What mystery? Pertaining to what set of circumstances?

Instead, when I speak of mystery, I am more inclined to focus in on that gap between what Maia and Satyr and you and I think we know or believe about, well, anything and how, given our own infinitesimally tiny and insignificant existence in the vastness of “all there is”, it’s all connected to an understanding of existence itself. Where – why, how – does the Goddess and the Übermensch and dasein fit in there?

There is Satyr connecting the dots between nature, simplicity and actions, and Maia connecting them.

Sooner or later the parts that are not connected to these “general descriptions” will either collide or they won’t.

What I wouldn’t give to be inside Satyr’s head now as he reacts to Maia’s posts. :wink:

…said the spider, about the fly.

+++But: I still grapple myself with understanding her frame of mind.

Suppose John and Mary and Jack and Molly are Pagans. They all have a spiritual connection to nature but they completely disagree about many things revolving around moral and political value judgments. From abortion and gun ownership to gender roles and social justice they often come into conflict.

So basically, it seems, one can have a spiritual connection to nature and believe practically anything at all in regard to right and wrong, good and bad behaviors. Unless, of course, I am simply not able [so far] to understand it as a Pagan does.

And if the feeling – the spiritual connection – is inherent, does that mean that one is born with it? Or, through the actual experiences that they have given the circumstances of the lives they live, do some come to this intrinsic connection while others don’t? The part I root in dasein?+++

I’ve been having some interesting conversations there and I’m glad I joined.

Pagans can indeed have many different opinions about pretty much everything. That’s the nature of Paganism.

**What is needed**
Resume the discussion of Paganism and spiritual connection to nature above, starting after its final sentence.

**Records**
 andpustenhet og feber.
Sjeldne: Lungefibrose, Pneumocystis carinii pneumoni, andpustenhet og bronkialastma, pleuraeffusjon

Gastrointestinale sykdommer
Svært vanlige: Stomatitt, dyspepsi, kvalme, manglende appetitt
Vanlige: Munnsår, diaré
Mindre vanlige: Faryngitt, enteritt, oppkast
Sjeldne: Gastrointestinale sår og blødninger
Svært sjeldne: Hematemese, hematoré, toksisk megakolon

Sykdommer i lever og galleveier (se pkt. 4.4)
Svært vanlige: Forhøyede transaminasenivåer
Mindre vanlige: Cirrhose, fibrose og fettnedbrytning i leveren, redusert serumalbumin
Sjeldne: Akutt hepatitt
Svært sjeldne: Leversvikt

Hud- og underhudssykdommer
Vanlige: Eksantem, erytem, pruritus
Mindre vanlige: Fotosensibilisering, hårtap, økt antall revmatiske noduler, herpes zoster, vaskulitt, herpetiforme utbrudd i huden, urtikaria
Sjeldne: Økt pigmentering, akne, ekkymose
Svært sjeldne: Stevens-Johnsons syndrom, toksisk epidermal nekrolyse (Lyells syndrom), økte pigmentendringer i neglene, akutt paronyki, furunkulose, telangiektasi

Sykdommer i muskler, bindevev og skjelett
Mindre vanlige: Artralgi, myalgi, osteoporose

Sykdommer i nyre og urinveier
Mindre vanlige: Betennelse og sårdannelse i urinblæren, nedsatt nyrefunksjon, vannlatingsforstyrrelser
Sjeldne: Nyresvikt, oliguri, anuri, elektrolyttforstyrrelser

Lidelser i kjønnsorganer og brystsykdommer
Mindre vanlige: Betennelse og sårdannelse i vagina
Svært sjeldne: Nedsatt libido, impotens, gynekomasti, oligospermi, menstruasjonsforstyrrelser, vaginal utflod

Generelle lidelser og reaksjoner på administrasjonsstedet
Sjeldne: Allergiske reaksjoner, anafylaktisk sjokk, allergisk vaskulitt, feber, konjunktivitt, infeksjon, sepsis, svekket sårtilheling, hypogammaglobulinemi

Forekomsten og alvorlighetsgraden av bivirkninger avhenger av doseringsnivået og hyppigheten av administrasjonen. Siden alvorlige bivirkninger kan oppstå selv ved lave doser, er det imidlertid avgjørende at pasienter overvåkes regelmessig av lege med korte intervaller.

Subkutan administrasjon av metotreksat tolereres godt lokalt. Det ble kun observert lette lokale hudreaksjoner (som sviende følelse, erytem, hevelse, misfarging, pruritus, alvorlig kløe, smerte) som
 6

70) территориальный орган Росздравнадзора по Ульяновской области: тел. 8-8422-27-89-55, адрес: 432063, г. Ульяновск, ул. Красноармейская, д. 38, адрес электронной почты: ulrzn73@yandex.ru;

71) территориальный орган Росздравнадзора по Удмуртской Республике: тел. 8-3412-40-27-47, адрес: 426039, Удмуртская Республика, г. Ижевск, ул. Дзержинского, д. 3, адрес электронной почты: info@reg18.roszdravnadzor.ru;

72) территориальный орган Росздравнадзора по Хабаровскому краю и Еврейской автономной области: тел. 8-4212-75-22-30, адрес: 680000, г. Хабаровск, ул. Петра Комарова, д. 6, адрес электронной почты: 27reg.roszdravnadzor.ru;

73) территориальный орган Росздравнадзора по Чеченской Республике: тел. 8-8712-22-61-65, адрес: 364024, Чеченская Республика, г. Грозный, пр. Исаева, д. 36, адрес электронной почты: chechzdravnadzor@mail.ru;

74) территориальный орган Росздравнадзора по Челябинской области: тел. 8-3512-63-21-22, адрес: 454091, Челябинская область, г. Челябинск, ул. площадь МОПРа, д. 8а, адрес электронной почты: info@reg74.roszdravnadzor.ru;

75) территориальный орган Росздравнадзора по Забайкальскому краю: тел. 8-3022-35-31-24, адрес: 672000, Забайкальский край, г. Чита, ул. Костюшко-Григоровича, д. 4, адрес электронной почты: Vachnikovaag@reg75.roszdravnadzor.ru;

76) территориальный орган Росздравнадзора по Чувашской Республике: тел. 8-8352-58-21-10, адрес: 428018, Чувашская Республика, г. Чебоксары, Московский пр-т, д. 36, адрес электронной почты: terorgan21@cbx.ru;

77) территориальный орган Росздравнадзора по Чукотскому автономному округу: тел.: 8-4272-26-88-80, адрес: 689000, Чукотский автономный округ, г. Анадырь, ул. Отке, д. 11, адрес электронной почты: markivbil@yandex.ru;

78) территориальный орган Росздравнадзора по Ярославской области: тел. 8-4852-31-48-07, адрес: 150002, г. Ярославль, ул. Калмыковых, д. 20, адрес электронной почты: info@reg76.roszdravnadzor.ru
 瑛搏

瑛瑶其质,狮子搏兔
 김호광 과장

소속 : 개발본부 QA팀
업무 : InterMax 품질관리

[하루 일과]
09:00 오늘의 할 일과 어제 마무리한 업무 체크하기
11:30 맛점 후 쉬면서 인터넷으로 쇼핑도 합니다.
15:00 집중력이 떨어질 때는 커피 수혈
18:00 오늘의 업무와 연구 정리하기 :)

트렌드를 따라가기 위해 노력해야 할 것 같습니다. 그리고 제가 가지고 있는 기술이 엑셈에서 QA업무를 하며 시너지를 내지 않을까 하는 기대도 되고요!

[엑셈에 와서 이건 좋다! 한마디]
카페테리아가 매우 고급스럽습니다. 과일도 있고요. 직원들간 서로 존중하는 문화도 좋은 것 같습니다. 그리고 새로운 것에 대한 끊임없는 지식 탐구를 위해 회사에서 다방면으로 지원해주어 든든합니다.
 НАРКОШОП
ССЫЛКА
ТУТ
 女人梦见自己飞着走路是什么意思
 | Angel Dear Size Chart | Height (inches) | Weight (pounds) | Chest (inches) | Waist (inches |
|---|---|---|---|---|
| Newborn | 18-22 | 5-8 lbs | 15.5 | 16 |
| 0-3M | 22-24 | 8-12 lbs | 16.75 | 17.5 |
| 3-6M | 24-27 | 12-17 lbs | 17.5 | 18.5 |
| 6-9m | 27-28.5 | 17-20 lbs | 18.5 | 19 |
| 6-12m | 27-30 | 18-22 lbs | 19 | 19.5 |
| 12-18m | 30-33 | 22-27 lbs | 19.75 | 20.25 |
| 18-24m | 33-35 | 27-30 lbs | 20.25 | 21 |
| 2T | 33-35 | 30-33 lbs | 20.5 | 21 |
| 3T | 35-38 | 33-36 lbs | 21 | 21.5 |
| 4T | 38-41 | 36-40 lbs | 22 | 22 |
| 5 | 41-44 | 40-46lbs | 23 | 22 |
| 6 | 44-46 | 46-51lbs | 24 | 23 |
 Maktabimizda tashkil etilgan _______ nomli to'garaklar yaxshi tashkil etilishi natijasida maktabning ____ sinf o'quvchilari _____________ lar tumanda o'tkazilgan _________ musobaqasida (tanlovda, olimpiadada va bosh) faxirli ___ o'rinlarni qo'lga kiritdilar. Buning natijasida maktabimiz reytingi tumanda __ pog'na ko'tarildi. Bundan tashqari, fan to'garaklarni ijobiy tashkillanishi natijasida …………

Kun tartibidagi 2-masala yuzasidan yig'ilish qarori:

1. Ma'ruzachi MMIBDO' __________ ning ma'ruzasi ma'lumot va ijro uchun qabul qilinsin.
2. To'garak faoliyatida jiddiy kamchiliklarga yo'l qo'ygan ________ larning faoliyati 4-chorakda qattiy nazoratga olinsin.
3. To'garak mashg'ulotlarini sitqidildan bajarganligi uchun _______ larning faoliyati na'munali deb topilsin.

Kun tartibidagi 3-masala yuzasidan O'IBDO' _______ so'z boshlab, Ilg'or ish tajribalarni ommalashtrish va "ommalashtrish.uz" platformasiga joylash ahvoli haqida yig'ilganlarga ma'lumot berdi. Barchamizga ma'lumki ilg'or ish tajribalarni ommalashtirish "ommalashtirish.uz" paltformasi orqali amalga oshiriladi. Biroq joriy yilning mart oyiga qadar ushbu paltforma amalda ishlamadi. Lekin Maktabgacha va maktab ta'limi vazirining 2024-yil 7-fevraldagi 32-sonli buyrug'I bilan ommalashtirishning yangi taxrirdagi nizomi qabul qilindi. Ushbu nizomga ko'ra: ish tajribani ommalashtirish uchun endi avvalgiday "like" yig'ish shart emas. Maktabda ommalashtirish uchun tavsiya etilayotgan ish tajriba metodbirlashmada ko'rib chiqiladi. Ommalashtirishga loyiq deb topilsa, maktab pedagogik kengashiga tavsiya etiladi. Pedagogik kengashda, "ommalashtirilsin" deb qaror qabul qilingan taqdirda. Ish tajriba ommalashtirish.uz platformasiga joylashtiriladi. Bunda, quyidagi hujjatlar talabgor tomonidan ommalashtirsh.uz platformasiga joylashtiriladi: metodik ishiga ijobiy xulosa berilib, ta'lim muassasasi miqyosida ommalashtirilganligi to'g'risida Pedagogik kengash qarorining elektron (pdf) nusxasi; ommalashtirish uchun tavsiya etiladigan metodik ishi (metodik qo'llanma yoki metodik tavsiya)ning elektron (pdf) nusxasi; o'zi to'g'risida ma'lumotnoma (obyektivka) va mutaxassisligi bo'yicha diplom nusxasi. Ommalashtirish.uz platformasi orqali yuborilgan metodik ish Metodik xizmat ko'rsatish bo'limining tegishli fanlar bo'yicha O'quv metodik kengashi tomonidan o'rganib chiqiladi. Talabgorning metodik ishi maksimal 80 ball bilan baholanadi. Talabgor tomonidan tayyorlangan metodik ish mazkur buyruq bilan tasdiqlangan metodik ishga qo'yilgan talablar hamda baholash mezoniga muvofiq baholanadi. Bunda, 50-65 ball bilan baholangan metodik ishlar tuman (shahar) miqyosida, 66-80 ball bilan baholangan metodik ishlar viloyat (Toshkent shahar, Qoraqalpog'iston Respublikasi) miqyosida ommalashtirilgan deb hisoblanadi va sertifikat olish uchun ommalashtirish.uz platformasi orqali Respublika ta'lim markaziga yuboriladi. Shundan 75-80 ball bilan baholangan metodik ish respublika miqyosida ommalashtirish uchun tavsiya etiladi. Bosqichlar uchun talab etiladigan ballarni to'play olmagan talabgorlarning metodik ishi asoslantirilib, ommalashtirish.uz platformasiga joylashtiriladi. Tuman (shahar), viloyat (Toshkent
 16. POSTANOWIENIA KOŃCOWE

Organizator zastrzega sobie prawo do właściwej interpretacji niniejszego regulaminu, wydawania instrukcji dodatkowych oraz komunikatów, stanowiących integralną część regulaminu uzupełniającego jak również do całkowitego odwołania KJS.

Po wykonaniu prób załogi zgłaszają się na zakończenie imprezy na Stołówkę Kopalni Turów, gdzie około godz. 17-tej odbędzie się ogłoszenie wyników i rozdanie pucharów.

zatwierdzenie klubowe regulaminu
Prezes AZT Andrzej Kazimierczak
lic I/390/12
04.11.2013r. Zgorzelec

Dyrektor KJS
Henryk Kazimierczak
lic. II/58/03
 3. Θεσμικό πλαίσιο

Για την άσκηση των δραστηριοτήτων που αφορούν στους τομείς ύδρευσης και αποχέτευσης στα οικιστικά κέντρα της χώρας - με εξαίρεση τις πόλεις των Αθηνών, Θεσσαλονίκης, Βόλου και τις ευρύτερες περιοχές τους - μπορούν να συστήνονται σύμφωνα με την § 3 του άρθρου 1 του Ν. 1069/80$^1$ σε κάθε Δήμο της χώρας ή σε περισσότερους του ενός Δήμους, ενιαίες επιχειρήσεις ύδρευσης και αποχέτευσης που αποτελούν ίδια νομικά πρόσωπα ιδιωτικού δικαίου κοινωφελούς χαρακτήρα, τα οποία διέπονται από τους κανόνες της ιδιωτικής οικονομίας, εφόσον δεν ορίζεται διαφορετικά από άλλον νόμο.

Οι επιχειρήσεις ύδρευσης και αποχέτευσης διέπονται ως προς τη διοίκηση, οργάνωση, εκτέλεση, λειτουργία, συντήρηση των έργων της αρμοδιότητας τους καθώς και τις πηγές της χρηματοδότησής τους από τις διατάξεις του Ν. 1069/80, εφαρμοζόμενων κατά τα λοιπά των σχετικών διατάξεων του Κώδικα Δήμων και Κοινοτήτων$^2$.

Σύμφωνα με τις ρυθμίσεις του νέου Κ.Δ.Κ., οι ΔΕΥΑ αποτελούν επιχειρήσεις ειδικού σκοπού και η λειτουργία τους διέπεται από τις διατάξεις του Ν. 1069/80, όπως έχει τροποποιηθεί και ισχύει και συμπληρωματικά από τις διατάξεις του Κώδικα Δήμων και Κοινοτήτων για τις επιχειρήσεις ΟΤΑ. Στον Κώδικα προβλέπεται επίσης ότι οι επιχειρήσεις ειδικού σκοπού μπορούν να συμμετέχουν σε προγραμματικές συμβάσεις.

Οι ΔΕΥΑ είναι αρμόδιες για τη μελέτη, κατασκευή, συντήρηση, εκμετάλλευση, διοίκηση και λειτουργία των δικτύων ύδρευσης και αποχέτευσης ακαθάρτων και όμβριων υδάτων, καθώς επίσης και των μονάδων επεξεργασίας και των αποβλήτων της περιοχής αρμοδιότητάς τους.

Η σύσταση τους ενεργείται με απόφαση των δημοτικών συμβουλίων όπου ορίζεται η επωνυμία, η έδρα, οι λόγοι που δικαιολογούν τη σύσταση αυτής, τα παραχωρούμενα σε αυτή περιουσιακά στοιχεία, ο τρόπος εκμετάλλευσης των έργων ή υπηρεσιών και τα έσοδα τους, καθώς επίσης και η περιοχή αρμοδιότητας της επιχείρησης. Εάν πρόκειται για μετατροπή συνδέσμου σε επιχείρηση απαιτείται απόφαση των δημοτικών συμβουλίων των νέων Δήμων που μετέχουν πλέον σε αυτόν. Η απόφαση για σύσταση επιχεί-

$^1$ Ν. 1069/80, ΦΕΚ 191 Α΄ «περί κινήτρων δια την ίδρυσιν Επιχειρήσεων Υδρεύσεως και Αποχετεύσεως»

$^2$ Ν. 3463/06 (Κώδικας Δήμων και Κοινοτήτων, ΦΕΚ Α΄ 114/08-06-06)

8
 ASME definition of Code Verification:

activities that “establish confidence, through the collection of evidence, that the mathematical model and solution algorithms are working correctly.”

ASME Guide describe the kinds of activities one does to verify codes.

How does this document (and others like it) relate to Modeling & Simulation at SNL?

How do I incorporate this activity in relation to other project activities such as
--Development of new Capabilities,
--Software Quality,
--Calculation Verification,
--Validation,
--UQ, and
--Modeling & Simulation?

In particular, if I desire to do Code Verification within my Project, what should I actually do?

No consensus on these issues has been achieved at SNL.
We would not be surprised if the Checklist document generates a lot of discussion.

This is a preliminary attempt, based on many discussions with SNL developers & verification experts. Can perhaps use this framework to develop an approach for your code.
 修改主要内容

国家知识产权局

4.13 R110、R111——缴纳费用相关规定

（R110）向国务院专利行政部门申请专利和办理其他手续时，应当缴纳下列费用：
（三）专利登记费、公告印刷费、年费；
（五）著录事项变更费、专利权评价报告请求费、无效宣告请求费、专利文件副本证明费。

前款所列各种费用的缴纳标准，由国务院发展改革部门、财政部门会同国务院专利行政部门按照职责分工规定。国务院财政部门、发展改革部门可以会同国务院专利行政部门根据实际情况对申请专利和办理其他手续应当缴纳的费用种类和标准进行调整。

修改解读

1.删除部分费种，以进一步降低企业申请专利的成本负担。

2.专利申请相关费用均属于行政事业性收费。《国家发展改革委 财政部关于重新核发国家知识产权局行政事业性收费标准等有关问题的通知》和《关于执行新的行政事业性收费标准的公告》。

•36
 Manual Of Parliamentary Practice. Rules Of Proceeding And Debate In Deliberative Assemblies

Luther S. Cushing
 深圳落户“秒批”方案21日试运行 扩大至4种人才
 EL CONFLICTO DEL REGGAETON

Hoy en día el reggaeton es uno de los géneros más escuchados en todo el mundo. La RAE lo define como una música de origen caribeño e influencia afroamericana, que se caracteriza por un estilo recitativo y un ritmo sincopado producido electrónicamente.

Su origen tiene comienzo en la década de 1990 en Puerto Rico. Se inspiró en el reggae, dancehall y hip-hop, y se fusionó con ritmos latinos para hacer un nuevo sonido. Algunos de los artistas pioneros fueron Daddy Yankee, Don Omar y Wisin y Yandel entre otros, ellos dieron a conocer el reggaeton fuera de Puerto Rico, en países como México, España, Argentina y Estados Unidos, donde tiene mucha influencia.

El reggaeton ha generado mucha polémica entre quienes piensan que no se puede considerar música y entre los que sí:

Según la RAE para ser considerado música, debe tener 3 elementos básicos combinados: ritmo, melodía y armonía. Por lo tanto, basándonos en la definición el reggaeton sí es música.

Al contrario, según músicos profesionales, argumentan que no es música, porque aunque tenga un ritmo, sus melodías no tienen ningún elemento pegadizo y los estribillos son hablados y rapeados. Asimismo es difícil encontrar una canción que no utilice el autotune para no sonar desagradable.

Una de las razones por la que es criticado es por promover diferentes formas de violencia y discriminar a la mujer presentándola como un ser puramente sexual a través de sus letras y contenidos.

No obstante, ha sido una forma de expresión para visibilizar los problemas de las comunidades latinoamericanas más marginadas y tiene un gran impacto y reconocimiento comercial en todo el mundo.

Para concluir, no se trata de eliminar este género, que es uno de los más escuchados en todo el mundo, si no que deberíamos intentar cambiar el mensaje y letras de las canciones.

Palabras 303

**Response to the task**
I tend to think that most Pagans are probably born with an innate connection to nature, but I’m just basing that in my own experience, so I can’t say for sure with regard to others, and it no doubt varies from person to person.

On and on it goes in much the same vein…

and…

Satyr with his more drawn out general description intellectual contraptions and Maia with her own considerably shorter renditions of the same.

Nothing at all like the exchanges I wished to pursue with them. But then the whole point for me is to engage in discussions that might manage to bring me closer to pulling myself up out of the “fractured and fragmented” hole I have dug myself down into. And that has almost nothing at all to do with general description intellectual contraptions. Philosophically, morally, spiritually or otherwise.

Unless of course it’s the other way around. :sunglasses:

Iambiguous, I’m worried you have an unhealthy obsession about some people, some community, that doesn’t have any good reason to matter to you. If they didn’t block you from their forum, do you think your life would be better? Do you think your life might be better if you just forget about these people entirely? I’m willing to bet they would have forgotten about you by now, if you didn’t keep endlessly making posts here about them.

Note to godot:

You explain it to him. :laughing:

I believe you’ve made a mistake.
I’m quite sure Wendy is her own person and Natalie is someone else.

If you are glad to be there, fine.

Besides, what can I really know about that? What can I truly, truly know about those like you who live lives very different from mine? Those who have had experiences, sustained relationships and accumulated information, knowledge and ideas very different from mine?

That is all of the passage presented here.